“Walk on Water”, 4×4 oil on canvas, framed
Last 31 in 31, I made a small painting and wrote a poem titled Audacity that began with this line: “What if instead of eggshells, I walked on water?”
It’s been a full year, and I’m here to report that although I hoped it might be prophetic, it turns out it was mostly aspirational. I still find myself constantly picking little white shells from my heels.
I still love the image, though. It immediately brings to mind the story of Peter, who also walked on water—at least for a time. As a child, I heard this story mostly as a cautionary tale about uncertainty: how, when he noticed the wind, he became afraid and began to sink. Don’t do that, was the lesson I absorbed.

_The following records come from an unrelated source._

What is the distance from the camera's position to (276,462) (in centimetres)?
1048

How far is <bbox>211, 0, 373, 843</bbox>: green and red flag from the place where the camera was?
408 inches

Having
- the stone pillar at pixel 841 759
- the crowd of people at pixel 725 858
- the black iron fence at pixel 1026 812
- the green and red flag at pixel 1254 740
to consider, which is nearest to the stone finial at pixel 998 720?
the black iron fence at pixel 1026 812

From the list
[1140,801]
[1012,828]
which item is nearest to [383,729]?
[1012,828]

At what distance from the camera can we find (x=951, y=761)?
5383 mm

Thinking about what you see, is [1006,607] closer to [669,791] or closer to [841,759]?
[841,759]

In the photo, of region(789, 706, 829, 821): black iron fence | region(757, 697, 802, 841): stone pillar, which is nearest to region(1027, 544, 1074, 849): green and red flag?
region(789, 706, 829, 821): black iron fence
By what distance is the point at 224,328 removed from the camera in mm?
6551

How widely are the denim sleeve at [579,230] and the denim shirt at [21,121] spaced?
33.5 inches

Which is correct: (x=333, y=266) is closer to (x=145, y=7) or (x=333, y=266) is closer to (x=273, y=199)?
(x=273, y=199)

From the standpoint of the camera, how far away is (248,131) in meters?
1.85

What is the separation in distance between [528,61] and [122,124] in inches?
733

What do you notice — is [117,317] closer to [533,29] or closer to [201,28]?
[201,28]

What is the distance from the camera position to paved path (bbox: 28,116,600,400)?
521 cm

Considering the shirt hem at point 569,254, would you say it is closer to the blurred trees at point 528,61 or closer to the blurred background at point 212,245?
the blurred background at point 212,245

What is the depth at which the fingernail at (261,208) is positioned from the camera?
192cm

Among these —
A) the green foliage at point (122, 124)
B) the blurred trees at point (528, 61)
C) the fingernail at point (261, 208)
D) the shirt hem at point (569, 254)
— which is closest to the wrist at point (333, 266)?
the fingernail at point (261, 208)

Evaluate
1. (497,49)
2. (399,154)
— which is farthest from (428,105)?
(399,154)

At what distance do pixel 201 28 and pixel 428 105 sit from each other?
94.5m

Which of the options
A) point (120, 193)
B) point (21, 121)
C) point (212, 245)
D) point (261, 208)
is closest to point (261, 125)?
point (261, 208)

But I’ve come to see uncertainty differently. It doesn’t feel like the opposite of faith so much as the other side of the same coin. I wonder if faith, at its core, is simply a willingness to encounter doubt—to engage it honestly, and to ask for help when things become unbearable.
Sometimes I wonder if my eggshell-walking is really just a crisis of faith: the belief that I can’t withstand the uncertainty of other people’s reactions, so I try to manage them through careful, calculated self-control.
I always imagine Peter climbing back into the boat of his “fishing bros” after nearly drowning, after having to cry out to be saved. Did they mock him? Take turns doing impressions of the moment he started to flail? Call his scream “girly?”
And did he—this is my hope—look at them and say something like: “Cool, cool. Sure, I’m drenched and shivering. But you know what else I am? A person who walked—walked!—on water.”